The Akasaka Prince Classic House was built in 1930 as the residence of Yi Un, the last crown prince of Korea. (旧李王家邸).

Strategic bombing, the military strategy employed in total war with the goal of defeating the enemy by destroying its morale or its economic ability to produce and transport materiel, was used with a vengeance in the Pacific War. Sixty-six major cities in Japan had been bombed, “destroying 40 percent of these urban areas overall and rendering around 30 percent of their populations homeless,” writes John Dower in his Pulitzer Prize-winning Embracing Defeat. “In Tokyo, the largest metropolis, 65 percent of all residences were destroyed . . . The first American contingents to arrive in Japan . . . were invariably impressed, if not shocked, by the mile after mile of urban devastation . . . Russell Brines, the first foreign journalist to enter Tokyo, recorded that ‘everything had been flattened . . . Only thumbs stood up from the flatlands—chimneys of bathhouses, heavy house safes and an occasional stout building with heavy iron shutters.’” (Dower: 1999, pp. 45-46.)
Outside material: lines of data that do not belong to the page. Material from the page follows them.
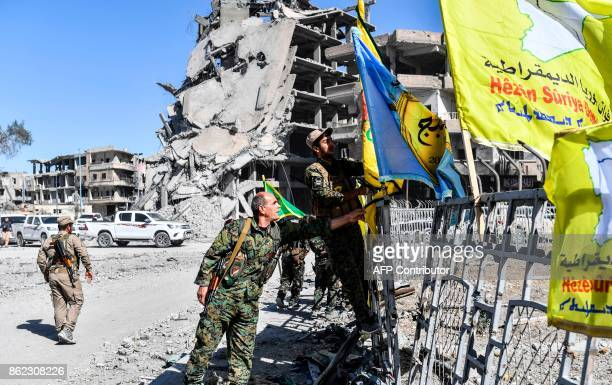Members of the Syrian Democratic Forces backed by US special forces place their flags at the iconic AlNaim square in Raqa on October 17 2017 USbacked...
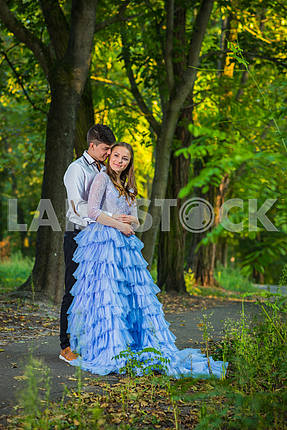 A love story couple, in love, together in the forrest park,  girl in a beautiful violet dress, sunny evening, summer, holding each other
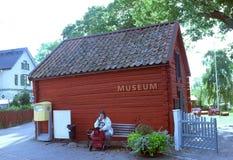 Alte Dame, die vor einem kleinen Museum sitzt Stockfotos
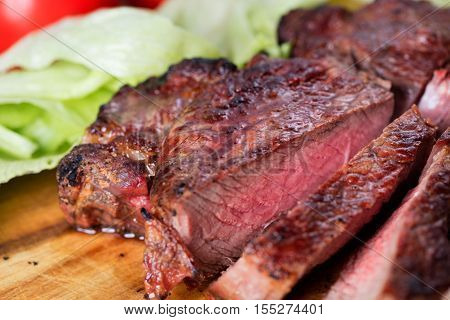 medium-rear grilled rib-eye steak with vegetables on wooden background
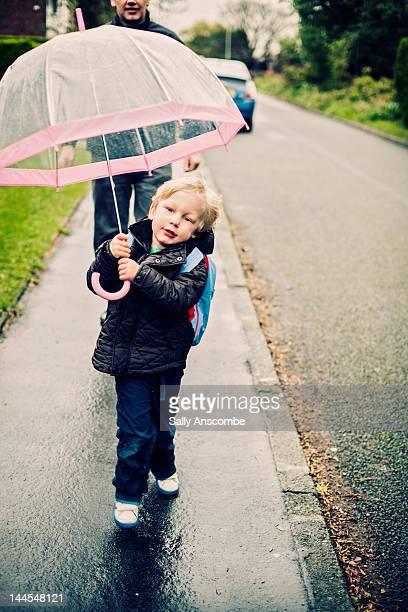 Child walking in rain with big umbrella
Meiji Gakuin’s Memorial Hall (明治学院記念館) was built in 1890.

Having known of the extensive damage to Tokyo, it always perplexed me that certain buildings like those pictured here managed to remain, ostensibly unscathed by the bombings. Check out a satellite view of Tōkyō on GoogleMap and you’ll find many of these houses hidden like Fabergé Easter eggs in the urban sprawl of the metropolis.

As I was re-reading Dower’s masterpiece on Japan in the wake of WWII, I learned that it was no coincidence that these mansions were spared:

“Even amid such extensive vistas of destruction, however, the conquerors found strange evidence of the selectiveness of their bombing policies. Vast areas of poor people’s residences, small shops, and factories in the capital were gutted, for instance, but a good number of the homes of the wealthy in fashionable neighborhoods survived to house the occupation’s officer corps. Tokyo’s financial district, largely undamaged would soon become “little America,” home to MacArhur’s General Headquarters (GHC). Undamaged also was the building that housed much of the imperial military bureaucracy at war’s end. With a nice sense of irony, the victors subsequently appropriated this for their war crimes trials of top leaders.” (Dower: 1999, pp. 46-47.)

The former residence of Iwasaki Hisaya, an industrialist from the Meiji to Show periods (i.e. Mitsubishi Corporation), was constructed in 1896. It is located in Ikenohatai. (旧岩崎邸庭園)

Former residence of the Maeda family, built in 1929-30. Maeda was the 16th head of the Kaga Domain (present-day Ishikawa and Toyama prefectures). The Maeda rose to prominence as daimyō under the Tokugawa Shogunate and were second only to the Tokugawa Clan in regards to land value.

I have more photos of these buildings and houses which I will upload later.